_TASK REQUIREMENTS_:
a: Reproduce the passage on names and pronouns from "I am not picky" up to and including "better. Get creative.".
b: Answer these questions using the passage on names and pronouns below:
(i) Which other name, also one the writer loved going by, sets off the web assistant?
(ii) Until what year was gender identity a private conversation the writer had only internally?
(iii) Through which graphic novel, and by whom, did the writer discover the pronouns ey/em/eir?

_SELECTED PASSAGE_:
********
I am not picky about nicknames with one exception: please don’t use the name of a certain wifi-enabled web assistant accustomed to turning your streaming audio systems on and off. Even someone clearly announcing the “issss” at the end of my name sometimes triggers the commerce overlords to answer in their sweet, femme, supplicating voice saying sorry, I didn’t quite catch that. “Alex” turns it on as well, which is a real shame because I loved going by Alex. So, the challenge is on: the more tangential, the better. Get creative.

I encourage creativity when gendering me as well. Because of my anatomy, physiognomy, and presentation I’ve been “she/her”ed my entire life. But if I could pick any pronouns out of the box, I wouldn’t choose those. Until 2020, the topic of my gender identity was a deeply personal conversation I was having with myself. When the zoomiverse pressured me to put “my pronouns” after my name like a declaration in “rooms” full of strangers, this intensely private realm suddenly became public trivia. The only gender identity that makes any sense to me is Non-Binary. Binaries are false choices invented by systems and societies (like ours) which cannot tolerate ambiguity. (**In conversation with Sean Saifa Wall, I heard Prentis Hemphill say, “…our adherence to binaries requires secrecy and erasure.” Isn’t that the truest thing you’ve ever heard? By the way, are you listening to Finding Our Way, Prentis’s podcast. I am IN LOVE with it. I can’t recommend it highly enough.)

I encouraged the use of “all pronouns” for a few years, but found that mostly people retreated to she/her and stayed there which stings more strongly than being “she/her”ed without preamble. My favorite pronouns at the moment are ey/em/eir (as in: “Ask em what ey wants in eir tea” - a pronoun series I discovered through Maia Kobabe’s excellent graphic novel Gender Queer), and I fall more in love with the set every day. Also, I get it: it’s hard to change habits of language, and even harder to build new patterns with unfamiliar sounds. If I’m not in earshot, I’ll have no idea how you’ll refer to me in the third person, and I can’t control anyone else’s behavior, thoughts or speech. But I know that our society’s unquestioned denial of the full range of gender diversity (and many other diversities) hurts people. I believe it hurts us all. Trust me, I know that the practice of new pronouns is awkward, and hard to remember, and full of small failures. But that practice builds muscle strength in hope and the understanding that the structures we live within were built by people just like us, and we can, together, build new ones when we need to.
********
_GIVEN DATA_:
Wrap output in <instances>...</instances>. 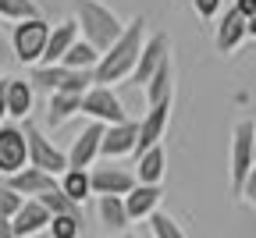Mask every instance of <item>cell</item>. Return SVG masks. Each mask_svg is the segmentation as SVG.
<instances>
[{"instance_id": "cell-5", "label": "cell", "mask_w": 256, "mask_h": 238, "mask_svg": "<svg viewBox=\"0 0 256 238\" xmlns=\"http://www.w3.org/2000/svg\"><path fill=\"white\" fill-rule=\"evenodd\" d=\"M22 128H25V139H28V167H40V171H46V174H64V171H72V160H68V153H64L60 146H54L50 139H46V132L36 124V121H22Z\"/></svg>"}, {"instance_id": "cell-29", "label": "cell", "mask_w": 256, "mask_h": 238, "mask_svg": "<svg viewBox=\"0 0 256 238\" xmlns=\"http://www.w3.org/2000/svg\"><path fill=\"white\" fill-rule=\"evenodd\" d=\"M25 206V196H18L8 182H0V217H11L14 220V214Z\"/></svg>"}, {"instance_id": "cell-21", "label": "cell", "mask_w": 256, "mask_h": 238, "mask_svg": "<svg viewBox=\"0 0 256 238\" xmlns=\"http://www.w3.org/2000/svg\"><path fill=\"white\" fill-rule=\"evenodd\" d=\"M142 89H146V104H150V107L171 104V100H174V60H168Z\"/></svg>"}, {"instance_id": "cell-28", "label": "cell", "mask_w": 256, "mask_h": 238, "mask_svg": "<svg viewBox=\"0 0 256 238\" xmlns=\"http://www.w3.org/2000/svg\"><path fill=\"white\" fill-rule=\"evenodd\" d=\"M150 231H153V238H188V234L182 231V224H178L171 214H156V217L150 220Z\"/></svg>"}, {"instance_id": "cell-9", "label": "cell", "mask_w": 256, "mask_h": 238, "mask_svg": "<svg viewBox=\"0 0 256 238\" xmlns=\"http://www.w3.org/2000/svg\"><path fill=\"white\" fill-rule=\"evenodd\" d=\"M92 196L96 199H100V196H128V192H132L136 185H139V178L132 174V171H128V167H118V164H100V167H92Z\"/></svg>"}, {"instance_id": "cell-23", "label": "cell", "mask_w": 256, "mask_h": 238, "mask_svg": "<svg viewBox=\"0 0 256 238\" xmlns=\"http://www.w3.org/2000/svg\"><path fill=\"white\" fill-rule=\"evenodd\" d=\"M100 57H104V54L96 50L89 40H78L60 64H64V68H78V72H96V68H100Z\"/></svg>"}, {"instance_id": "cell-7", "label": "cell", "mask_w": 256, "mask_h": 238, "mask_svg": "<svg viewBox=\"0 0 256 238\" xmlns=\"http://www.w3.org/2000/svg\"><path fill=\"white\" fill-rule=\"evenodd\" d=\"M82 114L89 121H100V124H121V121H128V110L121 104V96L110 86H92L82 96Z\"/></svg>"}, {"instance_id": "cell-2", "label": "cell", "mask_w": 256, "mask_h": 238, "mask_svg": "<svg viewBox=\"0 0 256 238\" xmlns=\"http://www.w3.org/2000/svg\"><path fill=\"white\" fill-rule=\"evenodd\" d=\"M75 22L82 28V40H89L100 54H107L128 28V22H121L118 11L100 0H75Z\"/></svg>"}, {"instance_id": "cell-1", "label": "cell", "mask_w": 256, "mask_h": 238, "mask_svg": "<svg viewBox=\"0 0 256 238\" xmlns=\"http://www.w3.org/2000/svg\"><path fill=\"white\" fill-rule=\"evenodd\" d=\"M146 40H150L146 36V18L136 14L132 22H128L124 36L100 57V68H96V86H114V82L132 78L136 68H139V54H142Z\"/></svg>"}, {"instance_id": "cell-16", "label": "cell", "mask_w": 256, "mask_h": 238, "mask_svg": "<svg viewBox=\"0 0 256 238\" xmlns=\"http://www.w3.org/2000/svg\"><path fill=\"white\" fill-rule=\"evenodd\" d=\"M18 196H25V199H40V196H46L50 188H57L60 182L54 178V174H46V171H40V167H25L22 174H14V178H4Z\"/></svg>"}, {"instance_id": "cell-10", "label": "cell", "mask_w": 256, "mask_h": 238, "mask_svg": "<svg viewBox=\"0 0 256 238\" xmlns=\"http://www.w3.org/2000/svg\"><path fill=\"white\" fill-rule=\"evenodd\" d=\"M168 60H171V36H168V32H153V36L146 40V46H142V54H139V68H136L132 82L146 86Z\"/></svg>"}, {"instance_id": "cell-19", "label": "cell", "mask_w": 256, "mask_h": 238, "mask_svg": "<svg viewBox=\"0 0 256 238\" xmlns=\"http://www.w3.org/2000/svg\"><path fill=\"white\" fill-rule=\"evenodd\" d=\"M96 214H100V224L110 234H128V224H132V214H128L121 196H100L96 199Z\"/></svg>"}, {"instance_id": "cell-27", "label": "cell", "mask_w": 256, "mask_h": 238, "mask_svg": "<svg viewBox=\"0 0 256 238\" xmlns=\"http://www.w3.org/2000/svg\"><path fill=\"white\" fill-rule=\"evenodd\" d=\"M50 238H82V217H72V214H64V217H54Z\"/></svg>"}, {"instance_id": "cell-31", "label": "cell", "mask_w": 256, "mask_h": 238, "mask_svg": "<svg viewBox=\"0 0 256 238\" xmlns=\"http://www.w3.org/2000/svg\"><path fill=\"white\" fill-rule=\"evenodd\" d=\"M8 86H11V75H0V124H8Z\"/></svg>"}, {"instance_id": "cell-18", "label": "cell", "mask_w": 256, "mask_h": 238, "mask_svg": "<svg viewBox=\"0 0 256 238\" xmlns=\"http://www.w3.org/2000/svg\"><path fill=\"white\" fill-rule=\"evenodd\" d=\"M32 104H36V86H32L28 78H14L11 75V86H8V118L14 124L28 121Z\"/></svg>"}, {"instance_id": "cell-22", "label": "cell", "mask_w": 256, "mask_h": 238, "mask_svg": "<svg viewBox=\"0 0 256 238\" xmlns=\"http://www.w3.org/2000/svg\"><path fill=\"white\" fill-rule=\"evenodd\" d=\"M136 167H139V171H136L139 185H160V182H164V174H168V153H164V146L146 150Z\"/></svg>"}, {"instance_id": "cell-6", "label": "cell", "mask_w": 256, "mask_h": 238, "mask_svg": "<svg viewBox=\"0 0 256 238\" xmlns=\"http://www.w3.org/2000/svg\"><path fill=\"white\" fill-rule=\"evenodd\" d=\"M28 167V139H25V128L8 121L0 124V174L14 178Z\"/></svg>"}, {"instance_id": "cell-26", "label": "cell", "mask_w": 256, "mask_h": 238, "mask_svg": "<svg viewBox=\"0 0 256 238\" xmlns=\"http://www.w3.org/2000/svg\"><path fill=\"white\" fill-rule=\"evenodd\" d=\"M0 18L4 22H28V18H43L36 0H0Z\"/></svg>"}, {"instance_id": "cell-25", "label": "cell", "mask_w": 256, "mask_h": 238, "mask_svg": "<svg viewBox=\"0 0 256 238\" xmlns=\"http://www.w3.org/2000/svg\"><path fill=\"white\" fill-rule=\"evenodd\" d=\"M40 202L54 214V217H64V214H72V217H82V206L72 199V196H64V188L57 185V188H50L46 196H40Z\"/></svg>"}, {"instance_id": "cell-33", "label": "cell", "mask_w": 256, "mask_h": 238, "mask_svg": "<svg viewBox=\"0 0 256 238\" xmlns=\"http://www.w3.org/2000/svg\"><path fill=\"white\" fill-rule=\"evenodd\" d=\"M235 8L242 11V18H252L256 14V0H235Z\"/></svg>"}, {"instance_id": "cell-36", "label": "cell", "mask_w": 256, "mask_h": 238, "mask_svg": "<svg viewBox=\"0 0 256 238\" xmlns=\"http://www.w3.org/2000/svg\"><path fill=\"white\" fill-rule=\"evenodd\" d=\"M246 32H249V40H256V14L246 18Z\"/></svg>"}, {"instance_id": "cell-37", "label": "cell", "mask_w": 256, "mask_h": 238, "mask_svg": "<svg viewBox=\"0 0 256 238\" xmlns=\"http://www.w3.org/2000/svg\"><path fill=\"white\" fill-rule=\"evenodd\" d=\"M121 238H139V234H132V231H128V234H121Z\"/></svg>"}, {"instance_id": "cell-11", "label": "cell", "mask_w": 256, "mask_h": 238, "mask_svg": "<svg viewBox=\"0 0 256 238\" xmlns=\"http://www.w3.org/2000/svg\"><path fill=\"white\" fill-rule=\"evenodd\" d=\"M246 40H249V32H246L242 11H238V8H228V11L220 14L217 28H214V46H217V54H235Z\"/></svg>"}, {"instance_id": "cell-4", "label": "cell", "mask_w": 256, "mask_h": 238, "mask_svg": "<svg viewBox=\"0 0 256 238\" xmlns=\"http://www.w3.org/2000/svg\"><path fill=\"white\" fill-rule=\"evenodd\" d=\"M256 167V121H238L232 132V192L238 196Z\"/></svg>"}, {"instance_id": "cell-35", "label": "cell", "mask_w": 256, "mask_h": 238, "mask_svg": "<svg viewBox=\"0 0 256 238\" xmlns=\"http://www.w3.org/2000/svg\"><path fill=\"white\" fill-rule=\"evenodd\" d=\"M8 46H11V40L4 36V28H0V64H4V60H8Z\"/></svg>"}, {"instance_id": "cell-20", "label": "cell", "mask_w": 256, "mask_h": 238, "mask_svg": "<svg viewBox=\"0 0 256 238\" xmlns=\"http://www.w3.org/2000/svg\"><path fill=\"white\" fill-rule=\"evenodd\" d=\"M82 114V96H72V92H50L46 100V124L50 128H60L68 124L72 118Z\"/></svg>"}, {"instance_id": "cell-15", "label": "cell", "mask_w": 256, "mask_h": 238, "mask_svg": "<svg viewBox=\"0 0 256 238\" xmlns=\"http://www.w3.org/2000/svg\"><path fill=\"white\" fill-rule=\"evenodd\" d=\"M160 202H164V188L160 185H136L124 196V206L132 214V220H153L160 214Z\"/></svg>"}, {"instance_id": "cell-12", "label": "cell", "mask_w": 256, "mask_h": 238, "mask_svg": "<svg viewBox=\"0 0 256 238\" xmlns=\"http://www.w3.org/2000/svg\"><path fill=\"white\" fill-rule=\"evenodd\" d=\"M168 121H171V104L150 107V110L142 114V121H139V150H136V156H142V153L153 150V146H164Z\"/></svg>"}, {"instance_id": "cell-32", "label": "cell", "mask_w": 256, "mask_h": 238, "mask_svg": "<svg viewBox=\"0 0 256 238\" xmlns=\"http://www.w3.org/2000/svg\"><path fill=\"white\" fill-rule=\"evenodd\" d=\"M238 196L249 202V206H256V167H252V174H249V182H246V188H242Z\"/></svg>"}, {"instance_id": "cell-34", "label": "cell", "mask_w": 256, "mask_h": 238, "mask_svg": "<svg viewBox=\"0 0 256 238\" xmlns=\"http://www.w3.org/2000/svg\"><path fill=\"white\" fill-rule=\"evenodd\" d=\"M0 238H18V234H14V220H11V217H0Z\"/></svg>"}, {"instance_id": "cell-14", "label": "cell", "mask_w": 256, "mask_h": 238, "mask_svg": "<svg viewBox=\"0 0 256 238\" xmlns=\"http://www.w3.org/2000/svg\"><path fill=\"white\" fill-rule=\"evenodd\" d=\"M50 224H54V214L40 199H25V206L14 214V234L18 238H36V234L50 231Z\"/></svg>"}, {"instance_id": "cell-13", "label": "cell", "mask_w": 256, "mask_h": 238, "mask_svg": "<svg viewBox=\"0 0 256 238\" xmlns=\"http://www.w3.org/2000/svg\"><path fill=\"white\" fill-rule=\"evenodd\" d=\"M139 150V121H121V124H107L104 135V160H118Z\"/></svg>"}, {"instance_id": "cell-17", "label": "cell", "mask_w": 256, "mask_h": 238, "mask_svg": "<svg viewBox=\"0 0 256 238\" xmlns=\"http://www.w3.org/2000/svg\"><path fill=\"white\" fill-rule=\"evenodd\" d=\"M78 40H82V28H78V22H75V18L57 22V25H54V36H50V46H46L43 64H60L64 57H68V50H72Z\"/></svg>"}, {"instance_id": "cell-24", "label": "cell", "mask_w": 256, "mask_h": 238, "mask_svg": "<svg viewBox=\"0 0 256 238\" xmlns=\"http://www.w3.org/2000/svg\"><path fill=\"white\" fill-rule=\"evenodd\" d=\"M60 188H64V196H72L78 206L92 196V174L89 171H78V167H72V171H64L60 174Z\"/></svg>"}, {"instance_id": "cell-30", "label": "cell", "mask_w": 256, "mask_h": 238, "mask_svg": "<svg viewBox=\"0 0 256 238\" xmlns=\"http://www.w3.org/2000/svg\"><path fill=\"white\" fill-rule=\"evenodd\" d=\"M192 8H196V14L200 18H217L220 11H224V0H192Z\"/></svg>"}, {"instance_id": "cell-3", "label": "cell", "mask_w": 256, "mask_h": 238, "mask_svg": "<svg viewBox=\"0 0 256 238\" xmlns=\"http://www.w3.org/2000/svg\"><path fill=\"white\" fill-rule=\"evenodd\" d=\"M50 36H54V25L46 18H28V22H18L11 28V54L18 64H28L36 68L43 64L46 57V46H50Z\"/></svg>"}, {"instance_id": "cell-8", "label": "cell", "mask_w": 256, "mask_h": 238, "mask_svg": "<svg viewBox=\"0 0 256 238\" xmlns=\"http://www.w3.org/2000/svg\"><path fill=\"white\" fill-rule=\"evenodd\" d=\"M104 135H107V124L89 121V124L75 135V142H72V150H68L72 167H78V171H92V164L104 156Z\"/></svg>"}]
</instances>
********
_RESULTS FOR THE EXERCISE_:
a:
I am not picky about nicknames with one exception: please don’t use the name of a certain wifi-enabled web assistant accustomed to turning your streaming audio systems on and off. Even someone clearly announcing the “issss” at the end of my name sometimes triggers the commerce overlords to answer in their sweet, femme, supplicating voice saying sorry, I didn’t quite catch that. “Alex” turns it on as well, which is a real shame because I loved going by Alex. So, the challenge is on: the more tangential, the better. Get creative.

b:
(i) Alex.
(ii) 2020.
(iii) Gender Queer, by Maia Kobabe.